→ PROBLEM SET
• A. In the article on troop deployments, retype the portion starting at "US President Donald" and ending at "in the way.".
• B. State whether each statement agrees with the article on troop deployments, answering yes or no and quoting the words that decide it: (i) The Guardsmen sent from Texas were mobilized for an initial period of 60 days. (ii) Judge April Perry issued an immediate temporary restraining order. (iii) Trump authorized the deployment of 700 National Guard troops to Portland.

## start TEXT PASSAGE

US President Donald Trump has already sent troops onto the streets of Los Angeles and Washington, DC and has ordered them to Memphis as well as Chicago and Portland, threatening to invoke emergency powers to forward such efforts if the courts get in the way.
Trump -- who suggested last week that American cities be used as "training grounds" for US military forces -- exaggerated the scale of unrest in Los Angeles and crime in Washington to justify those deployments, and a judge suggested he did the same when it comes to Portland.
The troops from Texas were sent to Illinois as part of a mission to protect "federal functions, personnel, and property," the Pentagon official said on condition of anonymity, adding that the Guardsmen have been mobilized for an initial period of 60 days.
The troops were seen on Tuesday at a military facility in Elwood, southwest of Chicago.
The planned deployment of these forces has infuriated Democratic Governor JB Pritzker, who said they "should stay the hell out of Illinois," and that any deployment against his state government's wishes would amount to an "invasion."
Trump over the weekend authorized the deployment of 700 National Guard troops to Chicago, sparking a lawsuit by Illinois state officials who accused him of using US troops "to punish his political enemies."
- 'Untethered to the facts' -
"The American people, regardless of where they reside, should not live under the threat of occupation by the United States military, particularly not simply because their city or state leadership has fallen out of a president's favor," the Illinois Attorney General and counsel for Chicago said.
But Judge April Perry, an appointee of Trump's Democratic predecessor Joe Biden, declined to issue an immediate temporary restraining order, instead scheduling a full hearing for Thursday.
Homeland Security Secretary Kristi Noem has defended the plan to send troops to Chicago, claiming that the third-largest US city is "a war zone."
Trump has similarly taken aim at Portland, which like Chicago has seen surges of federal agents as part of the president's mass deportation drive, prompting protests outside immigration processing facilities. Trump asserted that it is "war-ravaged" and riddled with violent crime.
But in a Saturday court order temporarily blocking the deployment of troops to Oregon, US District Judge Karin Immergut wrote that "the President's determination was simply untethered to the facts."
Protests in Portland did not pose a "danger of rebellion" and "regular law enforcement forces" could handle such incidents, the judge wrote.
Trump responded to that setback by openly mulling the use of the Insurrection Act -- which allows the president to deploy the military within the United States to suppress rebellion -- in order to send more troops into Democratic-led US cities.
"We have an Insurrection Act for a reason," Trump said, adding that he would use it if "people were being killed and courts were holding us up or governors or mayors were holding us up."

## end TEXT PASSAGE
## start ENTRIES SHOWN

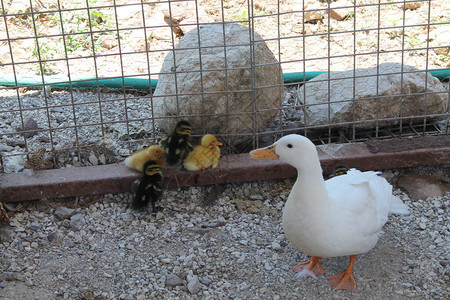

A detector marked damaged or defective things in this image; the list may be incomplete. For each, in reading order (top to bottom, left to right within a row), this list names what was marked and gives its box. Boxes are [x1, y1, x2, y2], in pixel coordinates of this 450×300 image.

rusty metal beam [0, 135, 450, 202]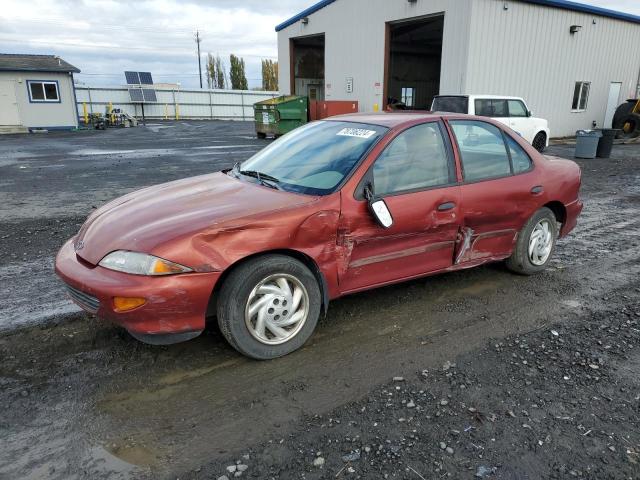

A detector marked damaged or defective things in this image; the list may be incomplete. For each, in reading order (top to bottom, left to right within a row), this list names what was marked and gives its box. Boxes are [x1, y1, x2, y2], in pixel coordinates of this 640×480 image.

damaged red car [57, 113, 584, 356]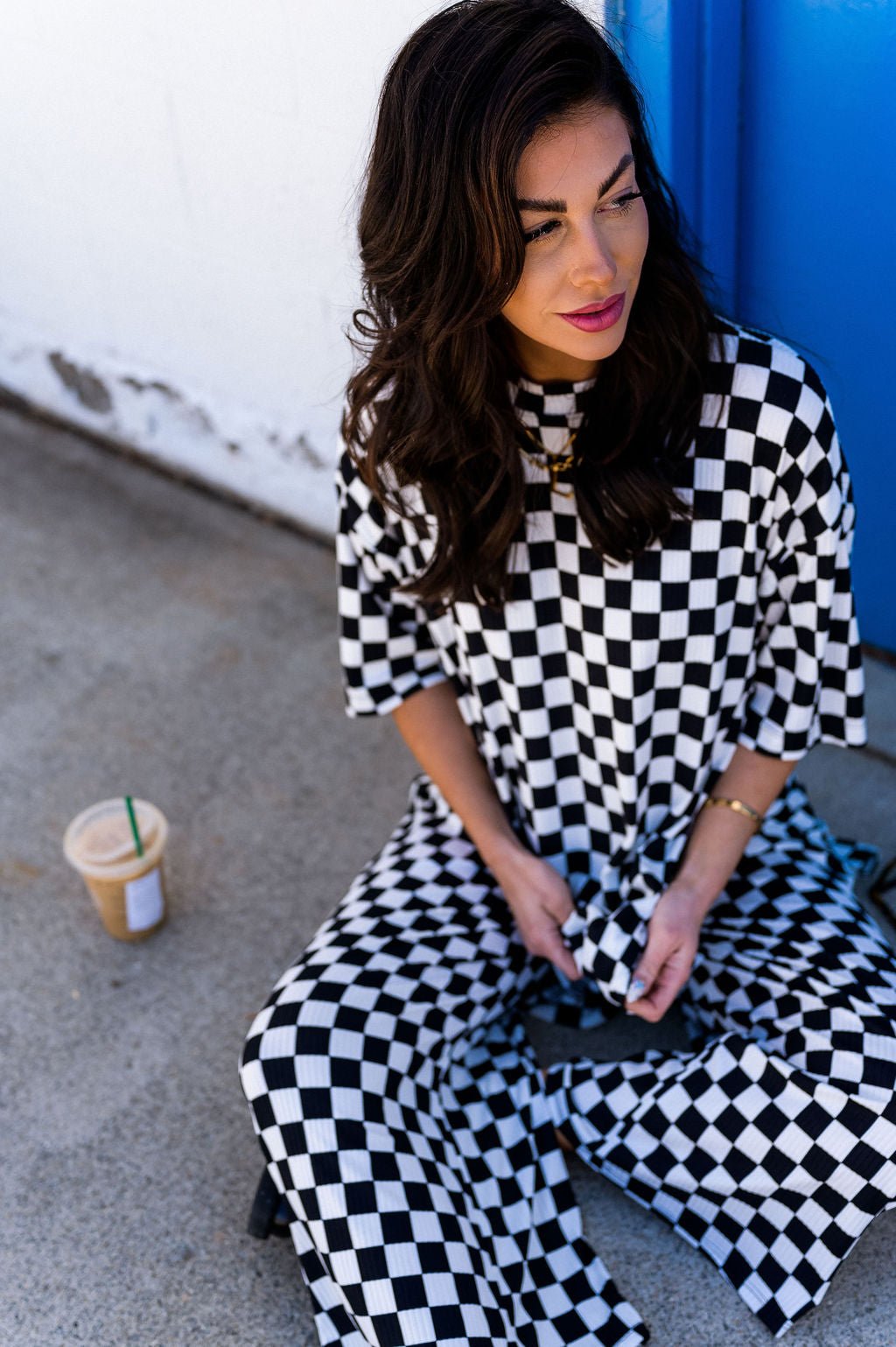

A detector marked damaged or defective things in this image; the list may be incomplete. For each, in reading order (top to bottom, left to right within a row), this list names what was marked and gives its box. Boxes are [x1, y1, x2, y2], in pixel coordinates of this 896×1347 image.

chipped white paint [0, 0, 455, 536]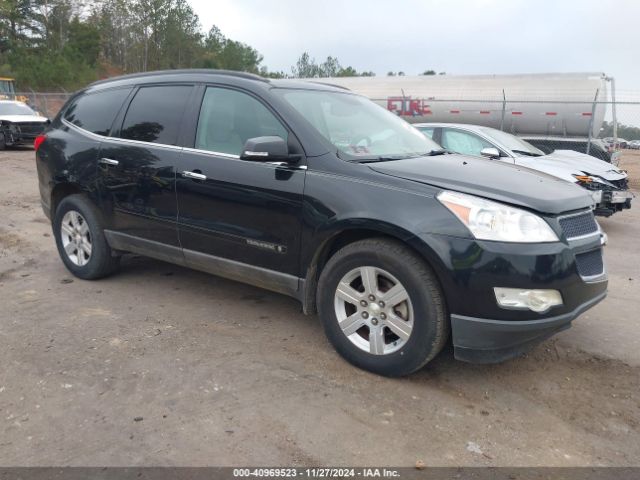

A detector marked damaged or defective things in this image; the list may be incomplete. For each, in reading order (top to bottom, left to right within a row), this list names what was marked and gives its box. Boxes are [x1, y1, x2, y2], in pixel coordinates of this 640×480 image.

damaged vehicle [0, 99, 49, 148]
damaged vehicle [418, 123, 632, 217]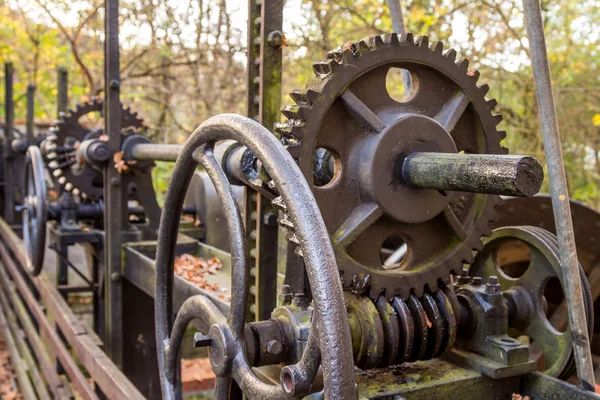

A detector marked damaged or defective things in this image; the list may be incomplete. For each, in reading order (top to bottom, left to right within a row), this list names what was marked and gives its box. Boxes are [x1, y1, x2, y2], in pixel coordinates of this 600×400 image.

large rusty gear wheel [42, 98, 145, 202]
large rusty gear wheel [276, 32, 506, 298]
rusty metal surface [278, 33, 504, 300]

## end ENTRIES SHOWN

→ EXERCISE RESULTS
• A.
US President Donald Trump has already sent troops onto the streets of Los Angeles and Washington, DC and has ordered them to Memphis as well as Chicago and Portland, threatening to invoke emergency powers to forward such efforts if the courts get in the way.

• B.
(i) Yes: "the Guardsmen have been mobilized for an initial period of 60 days"
(ii) No: "declined to issue an immediate temporary restraining order"
(iii) No: "authorized the deployment of 700 National Guard troops to Chicago"